Is there anything that hasn’t already been said about Disney’s “Zootopia”? The latest in their recent line of successful films, Zootopia has become the highest grossing film of 2016 so far, and with good reason. Zootopia attempts to explore some rather heavy subjects, and while it’s story may seem simplistic at face-value, the film is far more complex than you might think. Approaching strong and heavy ideas is one thing, but does the film actually execute them well? In short; Yes. And while Zootopia isn’t perfect, it’s still a well crafted addition to the Disney’s animated library, and one of the best films that 2016 has to offer thus far. Still not convinced? Let’s take a closer look.
Disney making a film about anthropomorphized Animals is nothing new, With films like 1973’s Robin Hood and 2005’s Chicken Little being the studio’s most notable examples. While those two films had rather varying degrees of success to say the least, Zootopia takes the concept and does wonders with it. The amount of sheer creativity and attention to detail that’s given to this world is staggering, and I wouldn’t be surprised if Disney’s working on a “Zootopia” themed park right now. The primary location of the film, Zootopia, is made up of several different areas and locations that each have their own distinct look. One minute we’re in the snow covered tundratown, and the next we’re in the dark and damp Rainforest district. All of these locations have nice detail and atmosphere, but I wish we could’ve spent a bit more time in a few of them. The film has mostly good pacing, but the third act feels a tad rushed. This is really just a nitpick, but it’s only a flaw worth mentioning because the first two acts flow almost perfectly, While the climax in particular feels like it needed just a little more kick.
As you’ve probably guessed by now, the animation featured is some of Disney’s best Computer animation to date. While I wouldn’t call it’s visual style game-changing, it’s still a confidently crafted piece of art. Animators deserve far more credit than they currently get, because they’re just as (if not more) talented actors as the celebrities voicing the characters. The character animation on the two leads specifically; Judy Hopps and Nick Wilde, is wonderfully expressive and really helps convey their emotional story arcs. Speaking of the characters, Judy and Nick play off each other well, and while their relationship is played mostly for laughs near the beginning, the film takes a surprisingly emotional turn about half-way through, and their friendship becomes even more meaningful and interesting as the film goes on. The supporting cast of Zootopia is just as memorable and funny as you’d expect from a Disney animated feature, from the intimidating and sometimes humorous police chief Bogo, to the slightly oblivious yet irresistible officer Clawhauser, each of the major characters leave an impression, and will most likely stick with you after the film.

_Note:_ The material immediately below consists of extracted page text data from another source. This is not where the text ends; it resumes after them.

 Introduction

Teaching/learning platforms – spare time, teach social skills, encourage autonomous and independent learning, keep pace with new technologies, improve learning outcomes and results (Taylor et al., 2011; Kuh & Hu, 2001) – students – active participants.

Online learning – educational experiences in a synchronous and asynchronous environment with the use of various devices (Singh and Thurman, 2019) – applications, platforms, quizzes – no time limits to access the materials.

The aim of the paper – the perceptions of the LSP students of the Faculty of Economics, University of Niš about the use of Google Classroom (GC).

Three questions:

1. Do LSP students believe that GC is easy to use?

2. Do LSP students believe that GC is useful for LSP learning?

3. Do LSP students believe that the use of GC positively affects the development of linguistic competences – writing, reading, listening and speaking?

The only character I was less than thrilled with was the villain. The film’s antagonist isn’t bad, and their plan is actually pretty despicable, but I’d really like to see a big memorable Disney villain again. We haven’t really had one that’s stood out since Princess and The Frog’s Shadow Man. The most interesting thing about Zootopia, by far, is it’s social commentary within the story. The main antagonist in Zootopia is discrimination, an issue that’s extremely relevant today. I don’t generally talk about politics or any real-world issues in my movie reviews, but you’ve all seen the news. The different types of animals in the film could easily represent various races, and though some may find the film’s message against racism less than subtle, It’s nonetheless very powerful, and it’s execution is handled maturely, yet simply enough for all ages to understand and appreciate.

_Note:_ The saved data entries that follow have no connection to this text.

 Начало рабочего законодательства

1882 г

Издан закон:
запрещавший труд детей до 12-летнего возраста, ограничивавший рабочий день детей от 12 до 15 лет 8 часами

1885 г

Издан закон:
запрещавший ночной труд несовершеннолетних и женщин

This is possibly Disney’s most topical film they’ve ever produced. the film features topics and themes that range from prejudice, identity, and even racism. Zootopia is yet another fantastic entry in Disney’s recent era of instant classics, and it’s deserving of it’s place as the biggest film of the year so far, both financially and critically. Despite some minor pacing issues, this is one of their best modern films yet, and one of my favourite films of the year thus far.